||Volume 17, Number 2, October 2004 |
First Nations literacy and community outreach project
by Alison Dennis
Although we extend invitations to school functions and events and request volunteer support, we see very few First Nations parents in our school (20 to 25% of the population at our school is First Nations). Further, on analyzing FSA, CAT, and report cards, we realized that the majority of our students struggling with literacy are First Nations.
While we have had a functioning First Nations education program in our district for some years, we continue to notice a lack of inclusion of our First Nations parents and community members. We have two main goals: to develop and deliver a literacy program primarily to and for First Nations students and to design a system to improve the relationships between First Nations parents and school staff.

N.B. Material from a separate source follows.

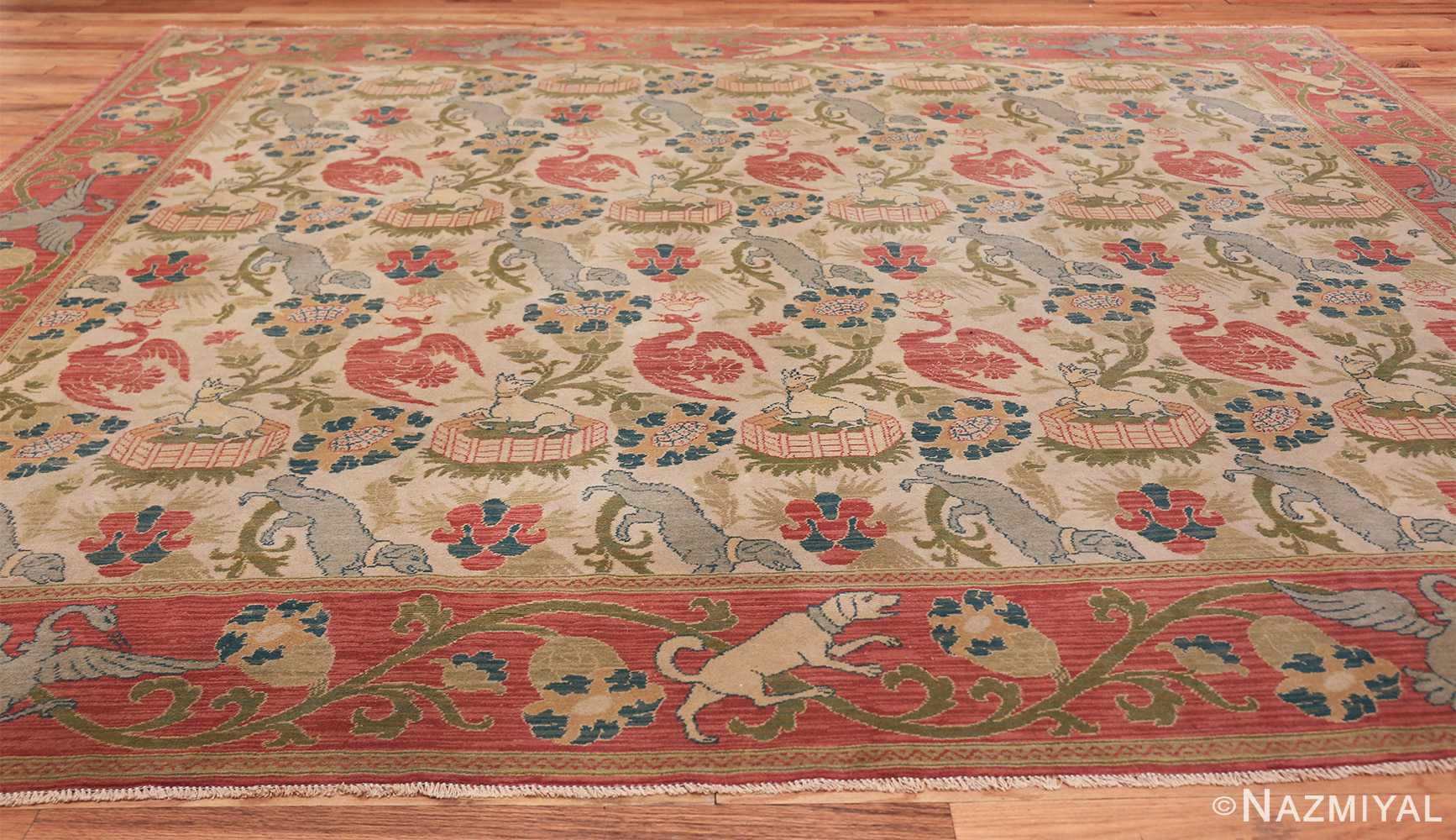 Antique Animal Motif Spanish Rug 49158 By Nazmiyal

Both of these goals were addressed last year, and we are working toward building cultural awareness in the staff and entire student body.

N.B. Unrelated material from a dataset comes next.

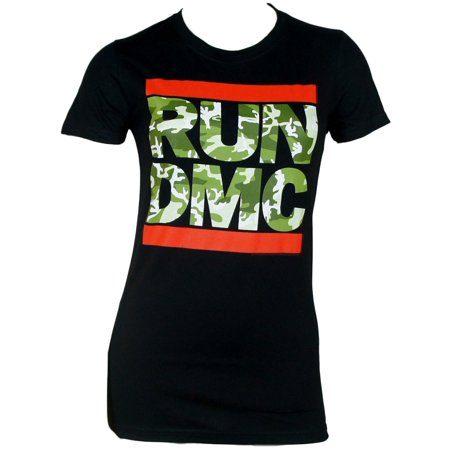 RUN DMC Camo Logo Juniors T-Shirt Black](Run Dmc Costume)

Our school has 300 students. I am learning resource teacher for intermediate high-incidence students.
We created two groups of students, based on report-card marks, FSA tests and CAT tests, and included new referrals from teachers. The two groups were Grade 4/5 and 6/7. The 4/5 group had 13 students, and the 6/7 had 6. The primary goal was to improve reading skills. To do that, each of the students needed to feel better about school—most of them were also identified as having behaviour challenges at school. Many were showing a high likelihood to drop out of school in early secondary. The challenges included lack of homework completion, organizational deficits, overt/covert behaviours in class and on the playground, little or no contact with parents, low reading and writing skills, and emotional issues.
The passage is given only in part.